Safety for Your Hybrid Work Needs

Nearly two-thirds of workers are worried about returning to the office because of Covid concerns. Confidence in their employer’s ability to reduce the risks is also low, with 61% expressing concern that their employers might relax Covid measures too soon. 

Technology is helpful in finding available spaces to work and collaborate while providing a safer working environment. And the burden is on employees to find and implement these solutions to keep their users healthy at work.

Some ways IT can help you prioritize safety include: 

  • Video conferencing solutions allow users to still participate in meetings even when working from home. 
  • Cloud-based location services, such as Cisco DNA Spaces, give you the data to support a safe and intelligent workspace by monitoring and sharing occupancy levels in real-time.
  • Cameras help you monitor social distancing and other work-related safety measures.

Flexibility in a Hybrid Work Environment

You have to configure your hybrid work environment to allow for flexibility since your employees aren’t all sitting in their office cubicles every day.

Today, the most common hybrid work schedule is two days in the office and three days at home. 

On any given workday, you’ll have employees working onsite or offsite and frequently switching between the two based on their needs. 

For many organizations, this means you’re rethinking what your physical office space looks like based on how many people are coming into your offices. However, even if you choose to downsize, you’ll need to invest in ways to make your space hybrid-work friendly. 

For example, you may need to modify or redesign their in-office work environment to promote social distancing. Or, you may need to embrace technology, such as secure access services edge (SASE) architecture to support safe and seamless access from anywhere.

Security for a Hybrid Workplace

A hybrid workforce is great for giving employees the safety and flexibility they’re looking for in a job. However, there are significant security implications if you fail to create a secure hybrid work environment.

When you have employees working remotely at any point, it increases your attack surface. Instead of having one network to keep threats out of, each user operates on their own network and puts your IT environment at risk. 

Additionally, when working from home, you have little control over your user’s home network security and internet usage on work devices. 
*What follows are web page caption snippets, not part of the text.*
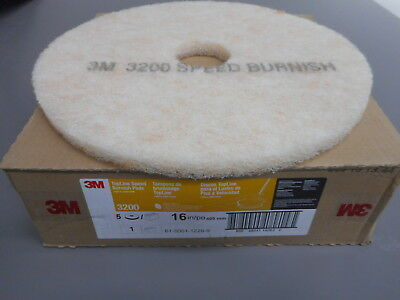 """16""""  Floor Scrubber Pads Case of 5 3M 3200 Light Cleaning Buffing TopLine"""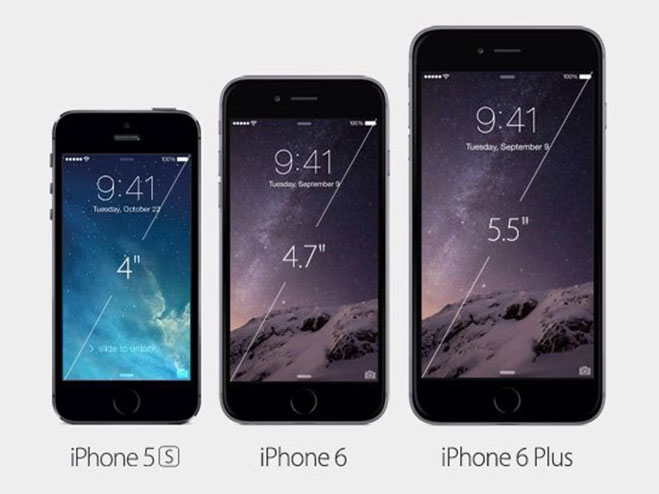 comparacion-medida-iphone5-vs-iphone6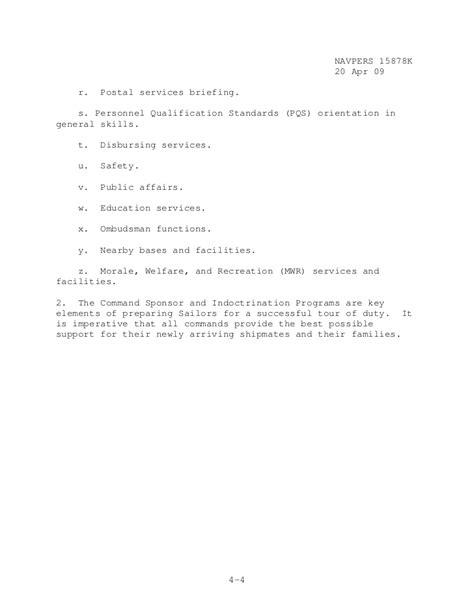 Command Sponsorship Letter Navy Career Counselhb 1
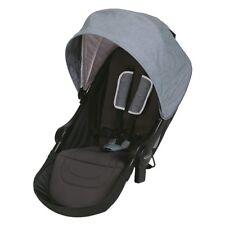 Graco Stroller Accessories Ebay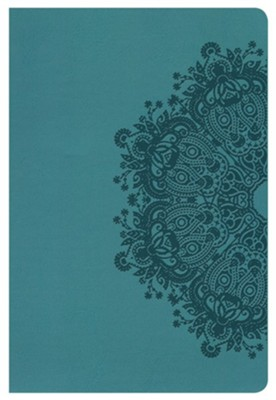 KJV Large Print Personal Size Reference Bible, Teal LeatherTouch  -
So when thinking about your hybrid work environment, you have to think of how to keep your data and company assets secure. 

Here are a few categories of security to consider: 

  • Access, such as zero-trust networking, Wi-fi 6, and SASE
  • Collaboration, which includes secure audio, video, and messaging platforms
  • Visibility through enhanced digital experiences like Cisco DNA Spaces, the Meraki dashboard, or ThousandEyes monitoring

Another valuable tool to consider is a teleworker risk assessment, which reviews what technology you are and aren’t using to provide your users a secure remote work experience. 

Your Business’s Future with Hybrid Work

Hybrid work is here to stay, and as an organization, you’ll need to figure out how to create a seamless experience for your employees. 

The best hybrid work environments will take employee safety into account and offer the flexibility to meet new worker needs. 

Of course, your organization’s security is of the utmost importance, so you’ll need to implement policies and solutions to keep your data secure no matter how your users are connecting to your network. 

As you contemplate how you’ll make all of these evolving pieces connect, you should consider a teleworker risk assessment, which evaluates how your organization’s remote workforce security stacks up against current threats.